Entries on spatial positioning:
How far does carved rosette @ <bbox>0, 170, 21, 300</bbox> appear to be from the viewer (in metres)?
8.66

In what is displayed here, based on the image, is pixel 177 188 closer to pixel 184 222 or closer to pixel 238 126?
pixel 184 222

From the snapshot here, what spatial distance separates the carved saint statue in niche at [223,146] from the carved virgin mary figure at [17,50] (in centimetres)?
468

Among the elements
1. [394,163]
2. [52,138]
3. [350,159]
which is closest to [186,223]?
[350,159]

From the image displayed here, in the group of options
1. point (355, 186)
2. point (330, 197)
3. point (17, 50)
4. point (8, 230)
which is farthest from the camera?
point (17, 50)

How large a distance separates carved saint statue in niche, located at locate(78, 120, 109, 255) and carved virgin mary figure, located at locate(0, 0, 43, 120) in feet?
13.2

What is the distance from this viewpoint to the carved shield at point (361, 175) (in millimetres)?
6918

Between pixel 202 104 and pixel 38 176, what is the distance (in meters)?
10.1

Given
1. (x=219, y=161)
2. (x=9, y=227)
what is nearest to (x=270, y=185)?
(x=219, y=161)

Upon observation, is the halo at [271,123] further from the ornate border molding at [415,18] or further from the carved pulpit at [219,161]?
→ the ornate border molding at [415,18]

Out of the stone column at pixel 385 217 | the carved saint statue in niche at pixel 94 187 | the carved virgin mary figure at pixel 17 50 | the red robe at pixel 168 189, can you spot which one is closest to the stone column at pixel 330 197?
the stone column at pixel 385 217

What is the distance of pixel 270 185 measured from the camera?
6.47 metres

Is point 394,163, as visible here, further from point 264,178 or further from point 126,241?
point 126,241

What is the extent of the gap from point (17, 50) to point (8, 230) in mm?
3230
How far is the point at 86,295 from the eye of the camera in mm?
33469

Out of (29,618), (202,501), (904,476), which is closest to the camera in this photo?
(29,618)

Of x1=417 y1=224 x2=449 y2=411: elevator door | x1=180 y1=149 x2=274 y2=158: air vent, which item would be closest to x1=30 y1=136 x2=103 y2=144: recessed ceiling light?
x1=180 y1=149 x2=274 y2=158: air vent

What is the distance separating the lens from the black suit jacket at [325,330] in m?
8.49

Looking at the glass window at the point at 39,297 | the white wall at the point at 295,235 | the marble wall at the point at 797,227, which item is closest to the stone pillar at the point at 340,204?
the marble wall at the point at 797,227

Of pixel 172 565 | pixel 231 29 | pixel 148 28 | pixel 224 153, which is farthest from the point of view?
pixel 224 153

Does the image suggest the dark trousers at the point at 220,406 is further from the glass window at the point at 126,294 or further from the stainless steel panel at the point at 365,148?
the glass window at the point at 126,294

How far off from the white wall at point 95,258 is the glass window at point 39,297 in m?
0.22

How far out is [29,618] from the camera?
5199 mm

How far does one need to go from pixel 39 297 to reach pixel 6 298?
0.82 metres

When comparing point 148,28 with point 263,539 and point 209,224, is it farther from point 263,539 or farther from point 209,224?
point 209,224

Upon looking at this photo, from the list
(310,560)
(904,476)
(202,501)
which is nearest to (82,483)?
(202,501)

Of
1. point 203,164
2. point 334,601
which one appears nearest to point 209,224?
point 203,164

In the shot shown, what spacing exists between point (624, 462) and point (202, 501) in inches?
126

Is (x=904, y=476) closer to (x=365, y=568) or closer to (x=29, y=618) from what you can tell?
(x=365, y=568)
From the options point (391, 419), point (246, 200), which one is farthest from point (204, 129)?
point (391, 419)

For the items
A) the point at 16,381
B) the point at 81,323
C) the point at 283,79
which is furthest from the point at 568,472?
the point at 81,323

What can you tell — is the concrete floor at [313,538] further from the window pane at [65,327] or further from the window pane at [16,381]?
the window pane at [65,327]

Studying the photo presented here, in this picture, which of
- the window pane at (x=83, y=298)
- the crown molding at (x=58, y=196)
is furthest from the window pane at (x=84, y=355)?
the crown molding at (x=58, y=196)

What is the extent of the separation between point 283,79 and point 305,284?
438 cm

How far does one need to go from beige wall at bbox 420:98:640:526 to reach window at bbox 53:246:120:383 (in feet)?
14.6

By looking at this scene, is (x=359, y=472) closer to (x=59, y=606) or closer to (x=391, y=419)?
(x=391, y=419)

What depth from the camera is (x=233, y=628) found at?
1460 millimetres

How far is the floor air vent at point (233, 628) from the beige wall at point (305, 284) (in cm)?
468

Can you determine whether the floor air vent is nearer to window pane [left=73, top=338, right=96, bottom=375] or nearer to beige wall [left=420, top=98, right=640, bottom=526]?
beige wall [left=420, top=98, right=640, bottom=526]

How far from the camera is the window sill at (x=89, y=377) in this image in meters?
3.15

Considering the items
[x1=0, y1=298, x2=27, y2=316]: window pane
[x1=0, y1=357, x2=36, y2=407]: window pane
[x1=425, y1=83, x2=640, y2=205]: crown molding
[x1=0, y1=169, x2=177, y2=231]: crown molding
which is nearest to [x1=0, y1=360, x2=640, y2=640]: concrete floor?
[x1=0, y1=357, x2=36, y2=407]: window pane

Problem to solve:
Change "carved saint statue in niche" to "carved saint figure in niche" wherever it occurs in the entries above, and reproduce all the material with nothing else altered.

The completed task:
How far does carved rosette @ <bbox>0, 170, 21, 300</bbox> appear to be from the viewer (in metres)?
8.66

In what is displayed here, based on the image, is pixel 177 188 closer to pixel 184 222 or closer to pixel 238 126?
pixel 184 222

From the snapshot here, what spatial distance separates the carved saint figure in niche at [223,146] from the carved virgin mary figure at [17,50] (in centimetres)?
468

Among the elements
1. [394,163]
2. [52,138]
3. [350,159]
which is closest to [186,223]?
[350,159]

From the image displayed here, in the group of options
1. point (355, 186)
2. point (330, 197)
3. point (17, 50)
4. point (8, 230)
which is farthest from the camera?
point (17, 50)

How large a distance separates carved saint figure in niche, located at locate(78, 120, 109, 255) and carved virgin mary figure, located at locate(0, 0, 43, 120) in feet?
13.2

What is the distance from this viewpoint to the carved shield at point (361, 175) (in millimetres)?
6918

Between pixel 202 104 and pixel 38 176, what is the distance (in meters)?
10.1

Given
1. (x=219, y=161)
2. (x=9, y=227)
what is nearest to (x=270, y=185)?
(x=219, y=161)

Upon observation, is the halo at [271,123] further from the ornate border molding at [415,18] or further from the carved pulpit at [219,161]?
→ the ornate border molding at [415,18]

Out of the stone column at pixel 385 217 | the carved saint figure in niche at pixel 94 187 | the carved virgin mary figure at pixel 17 50 | the red robe at pixel 168 189, can you spot which one is closest to the stone column at pixel 330 197?
the stone column at pixel 385 217

What is the distance of pixel 270 185 measured from the camera?
6.47 metres

Is point 394,163, as visible here, further from point 264,178 or further from point 126,241?
point 126,241

What is the extent of the gap from point (17, 50) to point (8, 230) in mm?
3230
How far is the point at 86,295 from the eye of the camera in mm?
33469

Out of (29,618), (202,501), (904,476), which is closest to the camera in this photo?
(29,618)

Of x1=417 y1=224 x2=449 y2=411: elevator door | x1=180 y1=149 x2=274 y2=158: air vent, which item would be closest to x1=30 y1=136 x2=103 y2=144: recessed ceiling light?
x1=180 y1=149 x2=274 y2=158: air vent

What is the distance separating the lens from the black suit jacket at [325,330] in m?
8.49

Looking at the glass window at the point at 39,297 | the white wall at the point at 295,235 | the marble wall at the point at 797,227, which item is closest to the stone pillar at the point at 340,204?
the marble wall at the point at 797,227

Of pixel 172 565 | pixel 231 29 | pixel 148 28 | pixel 224 153, which is farthest from the point of view?
pixel 224 153

Does the image suggest the dark trousers at the point at 220,406 is further from the glass window at the point at 126,294 or further from the stainless steel panel at the point at 365,148?
the glass window at the point at 126,294

How far off from the white wall at point 95,258 is the glass window at point 39,297 in m?
0.22

How far out is [29,618] from the camera?
5199 mm

How far does one need to go from pixel 39 297 to reach pixel 6 298?
0.82 metres

When comparing point 148,28 with point 263,539 and point 209,224, is it farther from point 263,539 or farther from point 209,224?
point 209,224

Upon looking at this photo, from the list
(310,560)
(904,476)
(202,501)
which is nearest to (82,483)?
(202,501)

Of
1. point 203,164
2. point 334,601
which one appears nearest to point 209,224?
point 203,164

In the shot shown, what spacing exists between point (624, 462) and point (202, 501) in inches?
126

Is (x=904, y=476) closer to (x=365, y=568) or closer to (x=29, y=618) from what you can tell?
(x=365, y=568)
From the options point (391, 419), point (246, 200), which one is farthest from point (204, 129)?
point (391, 419)

For the items
A) the point at 16,381
B) the point at 81,323
C) the point at 283,79
which is furthest from the point at 568,472?
the point at 81,323

What can you tell — is the concrete floor at [313,538] further from the window pane at [65,327] or further from the window pane at [16,381]?
the window pane at [65,327]

Studying the photo presented here, in this picture, which of
- the window pane at (x=83, y=298)
- the crown molding at (x=58, y=196)
is furthest from the window pane at (x=84, y=355)?
the crown molding at (x=58, y=196)

What is the extent of the separation between point 283,79 and point 305,284?
438 cm

How far does one need to go from beige wall at bbox 420:98:640:526 to reach window at bbox 53:246:120:383 (in feet)?
14.6

By looking at this scene, is (x=359, y=472) closer to (x=59, y=606) or closer to (x=391, y=419)?
(x=391, y=419)

What depth from the camera is (x=233, y=628) found at?
1460 millimetres

How far is the floor air vent at point (233, 628) from the beige wall at point (305, 284) (in cm)?
468

Can you determine whether the floor air vent is nearer to window pane [left=73, top=338, right=96, bottom=375] or nearer to beige wall [left=420, top=98, right=640, bottom=526]?
beige wall [left=420, top=98, right=640, bottom=526]

How far from the camera is the window sill at (x=89, y=377) in this image in meters?
3.15

Considering the items
[x1=0, y1=298, x2=27, y2=316]: window pane
[x1=0, y1=357, x2=36, y2=407]: window pane
[x1=425, y1=83, x2=640, y2=205]: crown molding
[x1=0, y1=169, x2=177, y2=231]: crown molding
which is nearest to [x1=0, y1=360, x2=640, y2=640]: concrete floor?
[x1=0, y1=357, x2=36, y2=407]: window pane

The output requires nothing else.